In den Einzeldisziplinen wird es für den zweiten Durchgang ebenfalls spannend. Bei den Damen rangiert derzeit Corinna Knauf (Köln) mit Fabiola – longiert von ihrer Schwester Alexandra Knauf – mit 8,541 Punkten an erster Stelle. Die 22-jährige Vize-Europameisterin kam sowohl in der gestrigen Pflicht als auch in der Kür heute auf Platz zwei. Es folgt die EM-Vierte Christine Kuhirt aus Haan mit 8,39 Zählern, gefolgt von Janika Derks (8,363). Die 25-Jährige aus dem Neusser Team glänzte gestern mit einem überragenden Pflichtsieg (8,432).

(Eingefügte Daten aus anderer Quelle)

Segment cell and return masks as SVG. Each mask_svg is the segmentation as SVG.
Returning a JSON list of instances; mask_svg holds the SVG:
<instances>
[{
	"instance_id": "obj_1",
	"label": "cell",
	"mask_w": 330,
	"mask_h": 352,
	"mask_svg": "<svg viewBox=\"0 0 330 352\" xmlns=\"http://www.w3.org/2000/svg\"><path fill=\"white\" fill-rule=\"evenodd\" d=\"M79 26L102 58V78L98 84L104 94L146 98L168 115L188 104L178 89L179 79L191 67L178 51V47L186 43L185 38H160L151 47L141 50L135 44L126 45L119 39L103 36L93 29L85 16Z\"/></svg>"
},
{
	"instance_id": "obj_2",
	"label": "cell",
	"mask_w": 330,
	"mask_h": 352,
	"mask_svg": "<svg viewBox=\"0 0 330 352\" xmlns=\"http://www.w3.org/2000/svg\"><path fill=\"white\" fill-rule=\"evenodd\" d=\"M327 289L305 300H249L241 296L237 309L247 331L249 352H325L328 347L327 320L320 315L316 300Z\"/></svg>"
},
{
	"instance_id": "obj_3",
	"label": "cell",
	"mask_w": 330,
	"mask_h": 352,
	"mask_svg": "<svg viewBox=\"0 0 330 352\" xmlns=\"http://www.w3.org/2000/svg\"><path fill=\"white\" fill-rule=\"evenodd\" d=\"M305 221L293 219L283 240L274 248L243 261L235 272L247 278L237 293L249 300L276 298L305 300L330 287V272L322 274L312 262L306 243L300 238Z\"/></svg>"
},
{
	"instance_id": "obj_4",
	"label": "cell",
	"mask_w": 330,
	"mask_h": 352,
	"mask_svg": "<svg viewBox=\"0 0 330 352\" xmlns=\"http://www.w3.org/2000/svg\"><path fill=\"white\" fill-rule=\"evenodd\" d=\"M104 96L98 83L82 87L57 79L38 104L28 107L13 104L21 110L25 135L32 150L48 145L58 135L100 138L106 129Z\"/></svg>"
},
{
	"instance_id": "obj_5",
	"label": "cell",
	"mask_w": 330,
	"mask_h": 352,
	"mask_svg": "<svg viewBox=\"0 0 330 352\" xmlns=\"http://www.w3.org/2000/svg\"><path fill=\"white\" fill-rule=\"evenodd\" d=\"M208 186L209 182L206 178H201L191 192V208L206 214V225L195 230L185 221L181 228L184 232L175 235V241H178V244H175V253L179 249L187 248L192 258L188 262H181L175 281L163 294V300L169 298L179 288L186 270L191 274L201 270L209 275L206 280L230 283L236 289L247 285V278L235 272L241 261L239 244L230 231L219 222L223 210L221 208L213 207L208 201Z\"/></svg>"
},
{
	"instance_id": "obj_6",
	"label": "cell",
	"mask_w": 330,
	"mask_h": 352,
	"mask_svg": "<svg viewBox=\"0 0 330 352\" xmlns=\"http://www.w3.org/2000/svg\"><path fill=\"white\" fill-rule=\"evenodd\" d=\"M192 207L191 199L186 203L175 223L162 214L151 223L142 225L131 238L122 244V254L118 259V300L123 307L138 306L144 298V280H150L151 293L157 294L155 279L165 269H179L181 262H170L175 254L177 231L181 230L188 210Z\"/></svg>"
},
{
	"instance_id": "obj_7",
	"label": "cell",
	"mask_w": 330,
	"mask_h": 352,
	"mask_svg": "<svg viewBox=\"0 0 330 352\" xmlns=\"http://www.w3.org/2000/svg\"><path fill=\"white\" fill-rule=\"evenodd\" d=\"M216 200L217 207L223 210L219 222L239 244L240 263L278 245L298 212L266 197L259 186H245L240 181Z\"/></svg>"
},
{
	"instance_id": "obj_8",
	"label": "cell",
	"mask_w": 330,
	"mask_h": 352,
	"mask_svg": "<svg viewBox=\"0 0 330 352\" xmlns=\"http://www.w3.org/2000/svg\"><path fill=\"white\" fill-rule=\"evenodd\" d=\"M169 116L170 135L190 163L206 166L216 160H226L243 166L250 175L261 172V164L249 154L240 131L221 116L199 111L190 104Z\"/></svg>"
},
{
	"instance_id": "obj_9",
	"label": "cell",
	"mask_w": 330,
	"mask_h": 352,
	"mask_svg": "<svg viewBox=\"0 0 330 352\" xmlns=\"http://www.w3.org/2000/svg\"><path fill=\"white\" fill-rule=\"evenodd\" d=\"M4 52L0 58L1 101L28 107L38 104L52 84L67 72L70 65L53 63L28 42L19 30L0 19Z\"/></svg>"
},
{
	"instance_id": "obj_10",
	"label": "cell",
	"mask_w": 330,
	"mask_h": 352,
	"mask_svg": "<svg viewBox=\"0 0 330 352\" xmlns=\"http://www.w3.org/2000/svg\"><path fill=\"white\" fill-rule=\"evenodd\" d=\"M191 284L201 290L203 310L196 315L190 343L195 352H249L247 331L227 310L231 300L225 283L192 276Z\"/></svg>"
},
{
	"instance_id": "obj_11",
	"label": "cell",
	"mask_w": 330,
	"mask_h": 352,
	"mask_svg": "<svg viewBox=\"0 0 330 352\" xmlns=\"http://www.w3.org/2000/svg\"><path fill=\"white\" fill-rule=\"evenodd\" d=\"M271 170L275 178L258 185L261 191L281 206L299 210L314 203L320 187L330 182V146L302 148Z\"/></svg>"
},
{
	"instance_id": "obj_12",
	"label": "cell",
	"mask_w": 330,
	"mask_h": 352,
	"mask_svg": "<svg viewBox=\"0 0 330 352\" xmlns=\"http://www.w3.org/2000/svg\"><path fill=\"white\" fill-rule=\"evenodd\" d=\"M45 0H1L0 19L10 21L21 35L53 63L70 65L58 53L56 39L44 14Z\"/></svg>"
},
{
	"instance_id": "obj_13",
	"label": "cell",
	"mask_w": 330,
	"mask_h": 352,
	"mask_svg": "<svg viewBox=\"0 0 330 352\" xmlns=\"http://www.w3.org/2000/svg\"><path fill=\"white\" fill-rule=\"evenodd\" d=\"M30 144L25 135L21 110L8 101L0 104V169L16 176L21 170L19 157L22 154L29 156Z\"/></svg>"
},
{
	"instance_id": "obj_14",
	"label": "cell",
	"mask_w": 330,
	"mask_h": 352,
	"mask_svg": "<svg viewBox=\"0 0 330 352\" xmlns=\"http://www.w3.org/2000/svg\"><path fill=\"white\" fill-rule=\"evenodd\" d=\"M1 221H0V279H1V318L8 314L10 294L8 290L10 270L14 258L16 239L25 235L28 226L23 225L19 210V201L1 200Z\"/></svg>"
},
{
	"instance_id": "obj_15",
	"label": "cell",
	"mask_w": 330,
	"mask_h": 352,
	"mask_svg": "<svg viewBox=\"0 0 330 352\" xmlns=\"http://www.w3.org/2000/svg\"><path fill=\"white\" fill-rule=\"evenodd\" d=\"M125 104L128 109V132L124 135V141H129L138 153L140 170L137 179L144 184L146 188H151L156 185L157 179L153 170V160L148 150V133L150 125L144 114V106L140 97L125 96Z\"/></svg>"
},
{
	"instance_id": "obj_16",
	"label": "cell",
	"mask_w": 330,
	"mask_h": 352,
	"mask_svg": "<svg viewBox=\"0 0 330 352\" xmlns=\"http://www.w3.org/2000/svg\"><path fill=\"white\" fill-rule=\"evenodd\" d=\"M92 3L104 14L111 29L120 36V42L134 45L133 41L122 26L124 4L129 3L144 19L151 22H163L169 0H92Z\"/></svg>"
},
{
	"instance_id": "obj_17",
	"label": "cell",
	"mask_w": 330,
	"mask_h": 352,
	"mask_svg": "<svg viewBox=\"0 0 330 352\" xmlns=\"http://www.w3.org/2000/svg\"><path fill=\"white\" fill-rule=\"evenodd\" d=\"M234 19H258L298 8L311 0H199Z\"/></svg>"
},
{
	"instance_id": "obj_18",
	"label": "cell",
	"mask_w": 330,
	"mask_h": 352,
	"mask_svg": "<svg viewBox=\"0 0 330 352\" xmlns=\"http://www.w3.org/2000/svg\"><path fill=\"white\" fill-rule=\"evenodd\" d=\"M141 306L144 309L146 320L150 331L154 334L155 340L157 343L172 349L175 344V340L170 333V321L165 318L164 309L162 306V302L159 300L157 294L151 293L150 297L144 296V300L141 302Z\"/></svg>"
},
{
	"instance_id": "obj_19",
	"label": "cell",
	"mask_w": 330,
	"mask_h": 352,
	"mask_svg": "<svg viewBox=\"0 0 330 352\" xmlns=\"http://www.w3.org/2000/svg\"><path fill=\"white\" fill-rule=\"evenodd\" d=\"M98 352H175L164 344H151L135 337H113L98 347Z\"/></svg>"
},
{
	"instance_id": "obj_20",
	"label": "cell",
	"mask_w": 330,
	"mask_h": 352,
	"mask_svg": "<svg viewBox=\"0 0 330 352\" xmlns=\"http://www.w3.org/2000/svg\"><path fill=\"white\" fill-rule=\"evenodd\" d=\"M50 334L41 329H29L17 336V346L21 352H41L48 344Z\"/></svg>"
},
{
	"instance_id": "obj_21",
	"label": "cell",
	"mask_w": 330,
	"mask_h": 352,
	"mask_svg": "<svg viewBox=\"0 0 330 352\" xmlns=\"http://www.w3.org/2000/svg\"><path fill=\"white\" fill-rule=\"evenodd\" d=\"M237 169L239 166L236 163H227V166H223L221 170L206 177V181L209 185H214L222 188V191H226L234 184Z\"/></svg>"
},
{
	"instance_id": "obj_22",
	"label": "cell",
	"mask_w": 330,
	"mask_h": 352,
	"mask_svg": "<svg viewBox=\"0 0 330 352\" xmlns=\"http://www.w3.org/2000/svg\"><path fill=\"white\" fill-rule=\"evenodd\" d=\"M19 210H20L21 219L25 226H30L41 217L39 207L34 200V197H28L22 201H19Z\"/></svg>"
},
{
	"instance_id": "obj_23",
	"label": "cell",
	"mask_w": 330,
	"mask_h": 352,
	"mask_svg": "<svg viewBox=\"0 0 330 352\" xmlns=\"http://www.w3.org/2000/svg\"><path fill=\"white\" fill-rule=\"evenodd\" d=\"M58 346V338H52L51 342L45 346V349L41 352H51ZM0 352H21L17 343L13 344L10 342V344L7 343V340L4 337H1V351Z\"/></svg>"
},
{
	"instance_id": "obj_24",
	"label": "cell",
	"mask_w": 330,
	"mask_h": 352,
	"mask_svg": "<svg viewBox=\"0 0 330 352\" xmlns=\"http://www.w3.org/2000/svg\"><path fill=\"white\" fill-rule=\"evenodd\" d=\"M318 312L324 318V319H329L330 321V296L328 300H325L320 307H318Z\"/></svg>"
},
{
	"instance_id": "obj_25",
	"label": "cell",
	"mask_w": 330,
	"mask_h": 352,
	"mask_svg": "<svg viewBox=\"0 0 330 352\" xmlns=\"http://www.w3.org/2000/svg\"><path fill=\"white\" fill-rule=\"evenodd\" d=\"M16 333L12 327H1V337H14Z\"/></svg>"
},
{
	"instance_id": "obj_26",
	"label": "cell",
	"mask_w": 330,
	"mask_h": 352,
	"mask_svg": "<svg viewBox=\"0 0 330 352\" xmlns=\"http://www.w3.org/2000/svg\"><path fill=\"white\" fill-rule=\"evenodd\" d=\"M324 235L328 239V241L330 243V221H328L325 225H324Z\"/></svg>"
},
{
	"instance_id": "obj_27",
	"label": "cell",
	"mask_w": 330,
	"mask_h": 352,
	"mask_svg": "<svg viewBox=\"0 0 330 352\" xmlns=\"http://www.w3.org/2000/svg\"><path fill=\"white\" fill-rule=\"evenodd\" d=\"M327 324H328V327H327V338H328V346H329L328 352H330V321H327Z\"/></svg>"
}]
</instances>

Bei den Herren überzeugte in erster Linie der frisch gebackene Europameister: Jannis Drewell gewann mit seinem Pferd Diabolus und seiner Mutter Simone Drewell an der Longe die Pflicht mit herausragenden 8,509 Punkten und legte mit einer 8,869 in der Kür nach. Ergibt für den 24-jährigen Sportsoldaten aus Steinhagen total 8,689 Punkte und damit die Gesamtführung vor Thomas Brüsewitz. Der 21-jährige Garbsener voltigierte auf Airbus (Longe: Irina Lenkeit) zu 8,615 Punkten. Auf Rang drei (8,466) liegt derzeit Daniel Kaiser (Delitzsch), der auf seinem Pferd Down Under (Andreas Bäßler) die heutige Kür mit 8,986 Punkten gewann. Auf Platz vier (8,417) folgt EM-Bronzemedaillengewinner Viktor Brüsewitz (Garbsen).